OEMA tackles zero-shot clinical NER by coordinating three agents—self-annotator, discriminator, and predictor—to generate and curate token-level, ontology-grounded examples. By incorporating SNOMED CT concepts into token-level similarity assessments and fusing entity-type descriptions with structured examples, OEMA narrows the gap between prompt design and self-improvement. Empirical results on MTSamples and VAERS show state-of-the-art exact-match performance and competitive relaxed-match results compared to supervised baselines, with robustness across GPT-3.5 and Gemini backbones. The framework reduces annotation costs while maintaining clinical relevance and interpretability, and it points to future extensions in continual learning, open-domain adaptation, and broader NLP tasks in the clinical domain.

Abstract

With the rapid expansion of unstructured clinical texts in electronic health records (EHRs), clinical named entity recognition (NER) has become a crucial technique for extracting medical information. However, traditional supervised models such as CRF and BioClinicalBERT suffer from high annotation costs. Although zero-shot NER based on large language models (LLMs) reduces the dependency on labeled data, challenges remain in aligning example selection with task granularity and effectively integrating prompt design with self-improvement frameworks. To address these limitations, we propose OEMA, a novel zero-shot clinical NER framework based on multi-agent collaboration. OEMA consists of three core components: (1) a self-annotator that autonomously generates candidate examples; (2) a discriminator that leverages SNOMED CT to filter token-level examples by clinical relevance; and (3) a predictor that incorporates entity-type descriptions to enhance inference accuracy. Experimental results on two benchmark datasets, MTSamples and VAERS, demonstrate that OEMA achieves state-of-the-art performance under exact-match evaluation. Moreover, under related-match criteria, OEMA performs comparably to the supervised BioClinicalBERT model while significantly outperforming the traditional CRF method. OEMA improves zero-shot clinical NER, achieving near-supervised performance under related-match criteria. Future work will focus on continual learning and open-domain adaptation to expand its applicability in clinical NLP.

Paper Structure

This paper contains 23 sections, 6 equations, 4 figures, 8 tables.

Figures (4)

  • Figure 1: Challenge Analysis Diagram.

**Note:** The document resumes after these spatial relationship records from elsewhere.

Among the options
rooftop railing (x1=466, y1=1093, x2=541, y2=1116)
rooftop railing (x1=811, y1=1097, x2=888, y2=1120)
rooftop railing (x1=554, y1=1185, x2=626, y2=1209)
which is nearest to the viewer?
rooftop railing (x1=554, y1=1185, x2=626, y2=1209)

In zero-shot learning, OEMA tackles two key challenges: (1) the mismatch between example selection and task granularity, and (2) the lack of effective integration between prompt design and the self-improvement framework.
  • Figure 2: Framework of OEMA: (1) Self-Annotator creates a corpus from unlabeled data; (2) Discriminator scores token-level examples via top-level SNOMED CT ontologies; (3) Predictor fuses entity-type descriptors with selected examples to yield the NER output. Agents are grouped by function (dashed boxes) and connected by arrows to show the execution order.
  • Figure 3: F1 scores (%) of Diversified KNN under different $k$ (left, with $K{=}12$) and $K$ (right, with $k{=}3$) settings on MTSamples and VAERS.
  • Figure 4: Two specific case analyses. Text marked in bold green indicates entities corrected by OEMA, text marked in italic red indicates incorrect entities, and text marked in underlined blue indicates entities from high-quality self-annotation examples that may help with error correction.